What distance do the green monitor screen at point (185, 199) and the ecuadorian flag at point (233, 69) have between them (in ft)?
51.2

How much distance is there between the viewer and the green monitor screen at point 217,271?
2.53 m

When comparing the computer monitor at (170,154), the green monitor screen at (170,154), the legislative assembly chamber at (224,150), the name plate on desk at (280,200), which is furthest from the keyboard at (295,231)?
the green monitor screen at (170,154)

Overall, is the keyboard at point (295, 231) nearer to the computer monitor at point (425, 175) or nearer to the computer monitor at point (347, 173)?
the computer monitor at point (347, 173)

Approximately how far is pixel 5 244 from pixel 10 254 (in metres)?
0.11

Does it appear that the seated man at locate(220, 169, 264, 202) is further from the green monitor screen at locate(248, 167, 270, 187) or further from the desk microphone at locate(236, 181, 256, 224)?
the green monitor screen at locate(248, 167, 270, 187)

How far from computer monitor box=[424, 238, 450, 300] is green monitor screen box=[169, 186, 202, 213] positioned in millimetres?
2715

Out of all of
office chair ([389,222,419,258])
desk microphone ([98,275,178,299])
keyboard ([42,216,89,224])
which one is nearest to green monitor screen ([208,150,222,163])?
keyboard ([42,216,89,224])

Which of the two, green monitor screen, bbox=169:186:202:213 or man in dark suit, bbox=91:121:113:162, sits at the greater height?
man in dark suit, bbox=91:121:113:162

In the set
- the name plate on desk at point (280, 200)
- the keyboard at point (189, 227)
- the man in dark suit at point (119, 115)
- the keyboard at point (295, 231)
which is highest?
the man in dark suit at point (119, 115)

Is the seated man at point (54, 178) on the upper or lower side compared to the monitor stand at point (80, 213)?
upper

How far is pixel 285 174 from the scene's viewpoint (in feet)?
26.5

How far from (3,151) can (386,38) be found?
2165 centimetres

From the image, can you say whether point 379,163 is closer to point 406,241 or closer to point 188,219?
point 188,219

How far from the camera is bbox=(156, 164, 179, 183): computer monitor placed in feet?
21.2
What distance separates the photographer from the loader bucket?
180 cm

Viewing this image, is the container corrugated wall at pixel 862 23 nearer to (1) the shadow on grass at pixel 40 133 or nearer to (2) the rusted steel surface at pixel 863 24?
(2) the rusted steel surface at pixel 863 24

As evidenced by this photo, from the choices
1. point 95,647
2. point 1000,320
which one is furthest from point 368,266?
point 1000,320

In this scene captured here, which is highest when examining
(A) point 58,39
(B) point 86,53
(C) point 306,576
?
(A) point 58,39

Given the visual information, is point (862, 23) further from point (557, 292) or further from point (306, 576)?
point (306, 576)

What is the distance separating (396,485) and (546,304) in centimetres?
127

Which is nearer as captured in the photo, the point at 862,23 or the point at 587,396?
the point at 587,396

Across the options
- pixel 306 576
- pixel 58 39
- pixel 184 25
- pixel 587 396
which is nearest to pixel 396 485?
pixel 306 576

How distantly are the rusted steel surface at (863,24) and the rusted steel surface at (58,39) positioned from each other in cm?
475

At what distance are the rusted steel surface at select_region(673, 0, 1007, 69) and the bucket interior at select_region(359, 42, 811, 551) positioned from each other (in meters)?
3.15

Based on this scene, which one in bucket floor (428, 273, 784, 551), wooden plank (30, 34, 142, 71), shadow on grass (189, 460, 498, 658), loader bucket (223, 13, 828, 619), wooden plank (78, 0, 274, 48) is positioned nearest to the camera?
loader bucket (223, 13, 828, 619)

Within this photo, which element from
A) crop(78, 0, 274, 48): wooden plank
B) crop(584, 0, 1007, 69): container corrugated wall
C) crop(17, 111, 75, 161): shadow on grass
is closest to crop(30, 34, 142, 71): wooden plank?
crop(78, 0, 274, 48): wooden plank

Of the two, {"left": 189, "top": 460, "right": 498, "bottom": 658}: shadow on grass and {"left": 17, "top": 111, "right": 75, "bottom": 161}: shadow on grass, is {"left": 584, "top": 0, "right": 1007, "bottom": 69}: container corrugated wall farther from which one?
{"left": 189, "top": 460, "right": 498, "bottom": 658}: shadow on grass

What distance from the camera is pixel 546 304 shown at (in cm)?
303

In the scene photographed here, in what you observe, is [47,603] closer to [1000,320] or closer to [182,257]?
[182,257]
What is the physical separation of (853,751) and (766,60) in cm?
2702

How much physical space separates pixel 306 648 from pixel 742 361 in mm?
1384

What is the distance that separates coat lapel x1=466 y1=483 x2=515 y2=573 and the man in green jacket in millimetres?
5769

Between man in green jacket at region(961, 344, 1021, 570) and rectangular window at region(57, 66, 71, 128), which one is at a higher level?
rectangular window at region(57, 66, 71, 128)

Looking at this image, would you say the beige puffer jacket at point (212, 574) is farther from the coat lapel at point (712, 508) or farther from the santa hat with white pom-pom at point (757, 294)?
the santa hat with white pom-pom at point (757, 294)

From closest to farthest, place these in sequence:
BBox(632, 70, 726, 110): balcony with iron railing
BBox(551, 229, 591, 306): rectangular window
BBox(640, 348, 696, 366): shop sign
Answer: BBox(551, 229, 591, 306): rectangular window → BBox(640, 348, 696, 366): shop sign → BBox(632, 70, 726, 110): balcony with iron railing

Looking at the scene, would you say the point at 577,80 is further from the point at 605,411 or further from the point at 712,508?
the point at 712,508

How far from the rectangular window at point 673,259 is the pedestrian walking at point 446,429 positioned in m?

EXERCISE BRIEF ▸
Output every line of the listing above as a numbered list, leaving out the blank lines.

ANSWER IN FULL ▸
1. What distance do the green monitor screen at point (185, 199) and the ecuadorian flag at point (233, 69) have between them (in ft)?
2. 51.2
3. How much distance is there between the viewer and the green monitor screen at point 217,271?
4. 2.53 m
5. When comparing the computer monitor at (170,154), the green monitor screen at (170,154), the legislative assembly chamber at (224,150), the name plate on desk at (280,200), which is furthest from the keyboard at (295,231)?
6. the green monitor screen at (170,154)
7. Overall, is the keyboard at point (295, 231) nearer to the computer monitor at point (425, 175) or nearer to the computer monitor at point (347, 173)?
8. the computer monitor at point (347, 173)
9. Approximately how far is pixel 5 244 from pixel 10 254 (in metres)?
10. 0.11
11. Does it appear that the seated man at locate(220, 169, 264, 202) is further from the green monitor screen at locate(248, 167, 270, 187) or further from the desk microphone at locate(236, 181, 256, 224)?
12. the green monitor screen at locate(248, 167, 270, 187)
13. How far from computer monitor box=[424, 238, 450, 300] is green monitor screen box=[169, 186, 202, 213] positioned in millimetres?
14. 2715
15. Out of all of
16. office chair ([389,222,419,258])
17. desk microphone ([98,275,178,299])
18. keyboard ([42,216,89,224])
19. which one is nearest to green monitor screen ([208,150,222,163])?
20. keyboard ([42,216,89,224])
21. Which of the two, green monitor screen, bbox=169:186:202:213 or man in dark suit, bbox=91:121:113:162, sits at the greater height?
22. man in dark suit, bbox=91:121:113:162
23. In the set
24. - the name plate on desk at point (280, 200)
25. - the keyboard at point (189, 227)
26. - the man in dark suit at point (119, 115)
27. - the keyboard at point (295, 231)
28. which is highest?
29. the man in dark suit at point (119, 115)
30. Is the seated man at point (54, 178) on the upper or lower side compared to the monitor stand at point (80, 213)?
31. upper
32. How far is pixel 285 174 from the scene's viewpoint (in feet)?
33. 26.5
34. How far from (3,151) can (386,38) be found?
35. 2165 centimetres
36. From the image, can you say whether point 379,163 is closer to point 406,241 or closer to point 188,219?
37. point 188,219
38. How far from the camera is bbox=(156, 164, 179, 183): computer monitor placed in feet?
39. 21.2
40. What distance separates the photographer from the loader bucket?
41. 180 cm
42. Viewing this image, is the container corrugated wall at pixel 862 23 nearer to (1) the shadow on grass at pixel 40 133 or nearer to (2) the rusted steel surface at pixel 863 24?
43. (2) the rusted steel surface at pixel 863 24
44. As evidenced by this photo, from the choices
45. 1. point 95,647
46. 2. point 1000,320
47. which one is furthest from point 368,266?
48. point 1000,320
49. In this scene captured here, which is highest when examining
50. (A) point 58,39
51. (B) point 86,53
52. (C) point 306,576
53. ?
54. (A) point 58,39
55. Given the visual information, is point (862, 23) further from point (557, 292) or further from point (306, 576)?
56. point (306, 576)
57. What is the distance separating (396,485) and (546,304) in centimetres?
58. 127
59. Which is nearer as captured in the photo, the point at 862,23 or the point at 587,396?
60. the point at 587,396
61. Across the options
62. - pixel 306 576
63. - pixel 58 39
64. - pixel 184 25
65. - pixel 587 396
66. which is nearest to pixel 396 485?
67. pixel 306 576
68. How distantly are the rusted steel surface at (863,24) and the rusted steel surface at (58,39) positioned from each other in cm?
69. 475
70. At what distance are the rusted steel surface at select_region(673, 0, 1007, 69) and the bucket interior at select_region(359, 42, 811, 551) positioned from each other (in meters)?
71. 3.15
72. Based on this scene, which one in bucket floor (428, 273, 784, 551), wooden plank (30, 34, 142, 71), shadow on grass (189, 460, 498, 658), loader bucket (223, 13, 828, 619), wooden plank (78, 0, 274, 48) is positioned nearest to the camera?
73. loader bucket (223, 13, 828, 619)
74. Within this photo, which element from
75. A) crop(78, 0, 274, 48): wooden plank
76. B) crop(584, 0, 1007, 69): container corrugated wall
77. C) crop(17, 111, 75, 161): shadow on grass
78. is closest to crop(30, 34, 142, 71): wooden plank?
79. crop(78, 0, 274, 48): wooden plank
80. Of the two, {"left": 189, "top": 460, "right": 498, "bottom": 658}: shadow on grass and {"left": 17, "top": 111, "right": 75, "bottom": 161}: shadow on grass, is {"left": 584, "top": 0, "right": 1007, "bottom": 69}: container corrugated wall farther from which one?
81. {"left": 189, "top": 460, "right": 498, "bottom": 658}: shadow on grass
82. What distance from the camera is pixel 546 304 shown at (in cm)?
83. 303
84. In the scene photographed here, in what you observe, is [47,603] closer to [1000,320] or closer to [182,257]?
85. [182,257]
86. What is the physical separation of (853,751) and (766,60) in cm?
87. 2702
88. How much physical space separates pixel 306 648 from pixel 742 361 in mm?
89. 1384
90. What is the distance that separates coat lapel x1=466 y1=483 x2=515 y2=573 and the man in green jacket in millimetres?
91. 5769
92. Between man in green jacket at region(961, 344, 1021, 570) and rectangular window at region(57, 66, 71, 128), which one is at a higher level?
93. rectangular window at region(57, 66, 71, 128)
94. Looking at this image, would you say the beige puffer jacket at point (212, 574) is farther from the coat lapel at point (712, 508) or farther from the santa hat with white pom-pom at point (757, 294)?
95. the santa hat with white pom-pom at point (757, 294)
96. From closest to farthest, place these in sequence:
97. BBox(632, 70, 726, 110): balcony with iron railing
98. BBox(551, 229, 591, 306): rectangular window
99. BBox(640, 348, 696, 366): shop sign
100. Answer: BBox(551, 229, 591, 306): rectangular window → BBox(640, 348, 696, 366): shop sign → BBox(632, 70, 726, 110): balcony with iron railing
101. Looking at the scene, would you say the point at 577,80 is further from the point at 605,411 or further from the point at 712,508?
102. the point at 712,508
103. How far from the rectangular window at point 673,259 is the pedestrian walking at point 446,429 positioned in m?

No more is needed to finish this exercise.